I have increased my estimate of “too neurotic” to 80%.

update April 2015

I realized mass not height was more important for me in my attraction. I personally like men who are 200# and up which is 25% of men according to a men’s weight chart.

 

2 Responses to “Odds Of Meeting Someone Online: How Picky Can You Be?

  • Kitty
    3 years ago

    Great statistical analysis! I am medium height and back into my ideal weight, but I think you could trade some things around and still come up with the same numbers for me. I’m a Unitarian Universalist in a town full of Christians. I’m a liberal, and half the town is conservative. I’ve got three degrees, and so intellect is important to me. My preferred Myers-Briggs type is the same as my own–ENFJ. They are only 2-3 percent of any population anyway. Also, the women outnumber the men in this part of the country. Wow! Come to think of it, my number may even be less than three. On the one hand, that’s depressing. On the other hand, it makes me not feel so bad about myself for not finding anyone. Moreover, the thing about statistics is that they aren’t guarantees. When I was twenty-five, I had a type of cancer that you’d be more likely to win the lottery than having. That really sucked, but, fortunately, it was one of the “good” cancers. It didn’t spread or return. But in any case, I was not safe from the statistic. And that can work in the other direction as well.
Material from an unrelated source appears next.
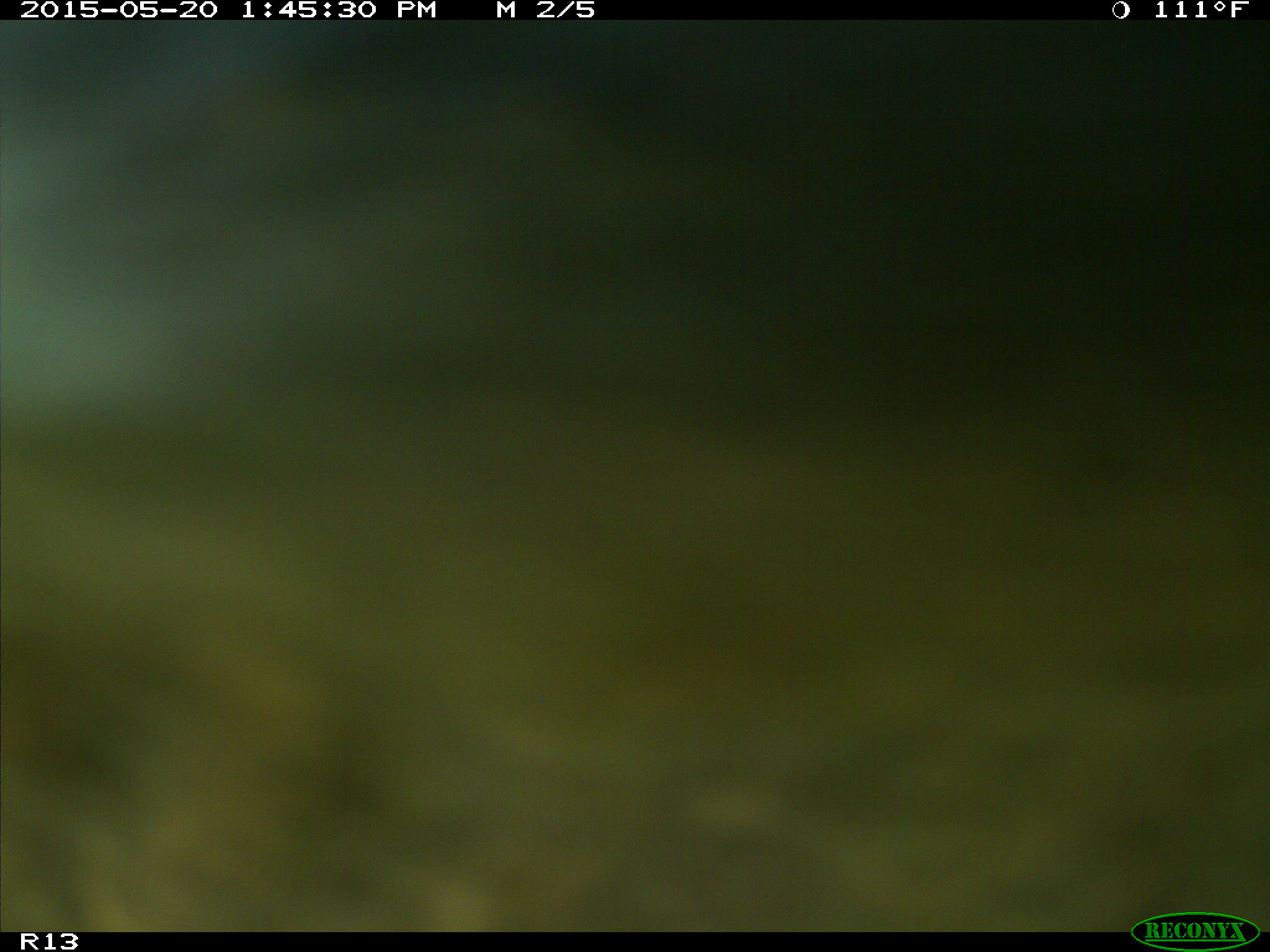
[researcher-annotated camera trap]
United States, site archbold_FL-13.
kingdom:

It just takes one stroke of amazing luck, right? Hugs to you!

  • Kitty
    3 years ago

    PS, I did an approximation using your formula, my city’s population, and some of my own criteria. I did not plug everything in because I was unsure about some numbers. I took a guess that only ten percent were religiously compatible and that half were not conservative. I came up with four.

    I did not plug in mental stability because I was really unsure about the number, and I also figure that everyone has some kind of baggage if they are over forty and single–it’s just a matter of whether my baggage meshes with theirs and whether they are working on theirs and whether we can work on it together and heal together. So I wasn’t sure how to approximate the number that was no-go (Borderline P disorder, Narcissistic P disorder, Schizophrenic, etc.).

    I did not plug in the number to which I am attracted for a couple of reasons. First, I’m not sure what percent that really is because I have found that sometimes I find men more attractive irl than in their photos. Second, I figured that a lot of the personality traits that I find unattractive were manifesting in the bad photos anyway. So much of attractiveness is expression and styling for me.

    Four may also be high since I also want a writer or creative type, and I don’t want a Vegan–once you have liberal ENFJ in the mix–the guy can turn out to be a vegetarian or Vegan or something else extreme. Then again, at the point that you have an educated, liberal ENFJ man, there are also good odds that he could be a creative type.

    Okay, let’s don’t limit ourselves to online dating. Hit the bars. Hit meetup groups. Join. Get involved. Wallpaper the world with your business card, chica! Hugs!